### TEXTE FOURNI

* * *

Guarda che luna est une chanson de 1959, un standard d'une sorte de crooner italien Fred Buscaglione que revisite l'ouragan Petra Magoni. À certains moments de la chanson, on peut avoir le sentiment de sons qui heurtent l'oreille, de sons même dysharmonieux mais que l'on ne dénigre pas parce que comme elle le dit dans une interview elle laisse parfois le dessus à l'émotion sur la technique. Elle peut ainsi pour exprimer une émotion risquer de produire une interprétation imparfaite techniquement. Dans la chanson Guarda che luna en particulier dans le concert à Paris en mars 2006 elle peut faire penser à la Phèdre de Racine dans l'évocation des tourments de la passion amoureuse "folle d'amore vorrei morire". La chanson peut donner l'impression d'avoir la même valeur cathartique que les tragédies classiques. En tout cas, si cette chanson n'en permet pas l'expurgation, elle brasse les passions à l'instar de la tragédie, la passion amoureuse en particulier. La chanson me semble pouvoir réveiller les émotions les plus vives chez le spectateur, "prendre aux tripes" pour le dire trivialement. Par son jeu scénique elle peut même évoquer par exemple la prestation de Dominique Blanc dans la mise en scène de Phèdre par Patrice Cherreau par le travail sur le corps, l'évocation d'un corps supplicié par la passion amoureuse. On peut être sensible ainsi à la suffocation intervenant au milieu de la chanson, un autre exemple de cette expression verbale périphérique aux paroles. À d'autres moments de la chanson, les mots semblent danser dans sa bouche pour évoquer cette fois la tendresse manifestée par l'amoureuse. "De la musique avant toute chose", les mots semblent davantage évoquer par leur rythme que par leur signification qui de toute manière échappe aux non-italianisants. L'espèce de cri final, ce "cri de chair" selon une formule cioranienne apparaît comme l'expression de ce que les paroles ont été le long de la chanson impuissantes à dire.

* * *

### DONNÉES FOURNIES

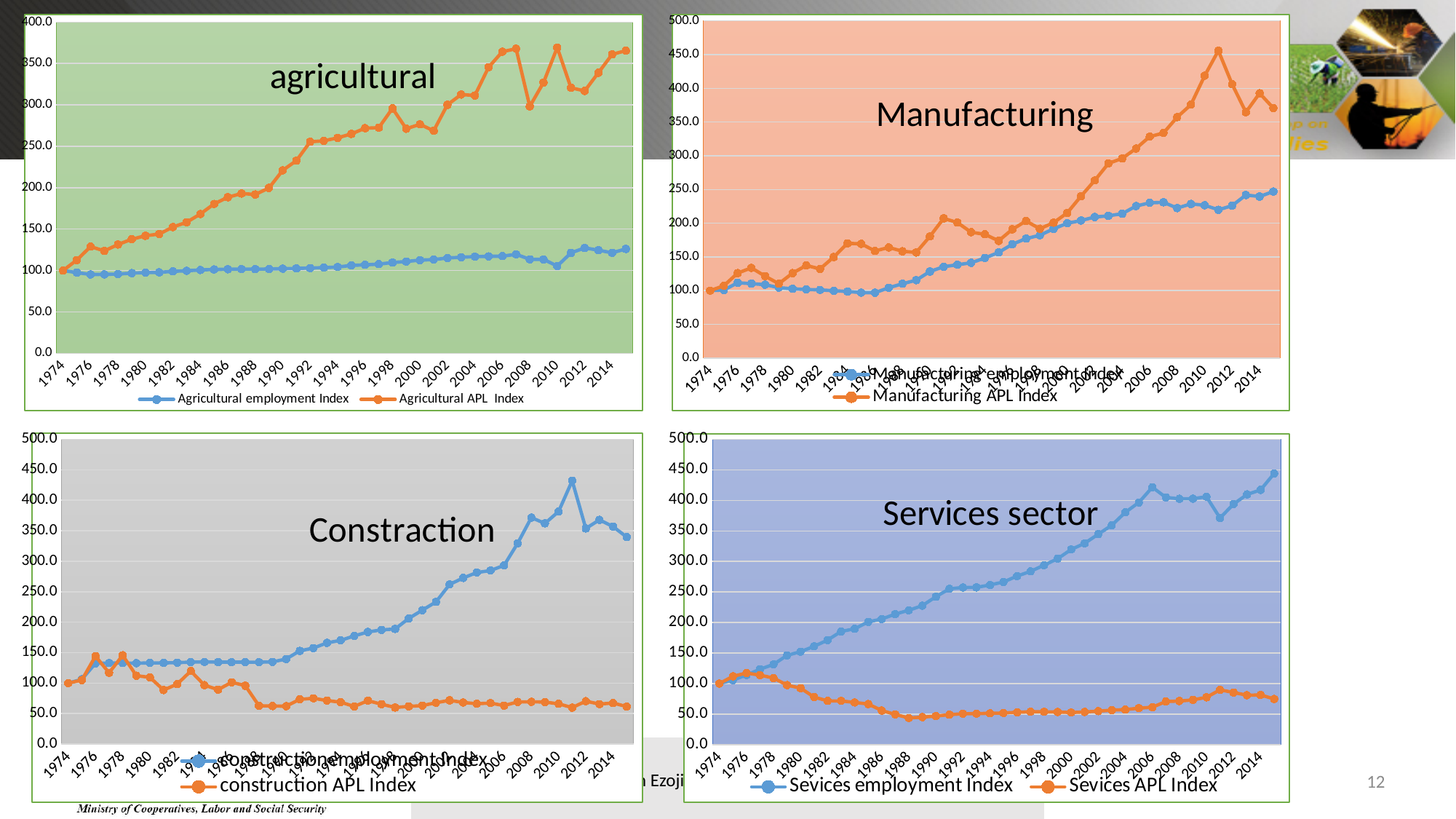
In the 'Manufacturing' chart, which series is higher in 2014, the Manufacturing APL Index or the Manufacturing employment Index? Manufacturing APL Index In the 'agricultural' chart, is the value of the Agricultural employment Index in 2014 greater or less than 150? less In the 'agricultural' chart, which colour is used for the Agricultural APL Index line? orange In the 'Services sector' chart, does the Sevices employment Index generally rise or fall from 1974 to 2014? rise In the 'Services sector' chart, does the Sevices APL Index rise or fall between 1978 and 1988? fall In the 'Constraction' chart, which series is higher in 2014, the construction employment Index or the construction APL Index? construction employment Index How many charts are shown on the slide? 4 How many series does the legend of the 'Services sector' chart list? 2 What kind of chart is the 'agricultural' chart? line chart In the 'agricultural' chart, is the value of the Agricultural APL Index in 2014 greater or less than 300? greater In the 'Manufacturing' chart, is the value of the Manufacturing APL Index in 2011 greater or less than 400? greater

* * *

### CONSIGNE
Selon le texte sur Guarda che luna, quel crooner italien est associé à cette chanson de 1959 ?

### RÉPONSE RÉDIGÉE
Fred Buscaglione.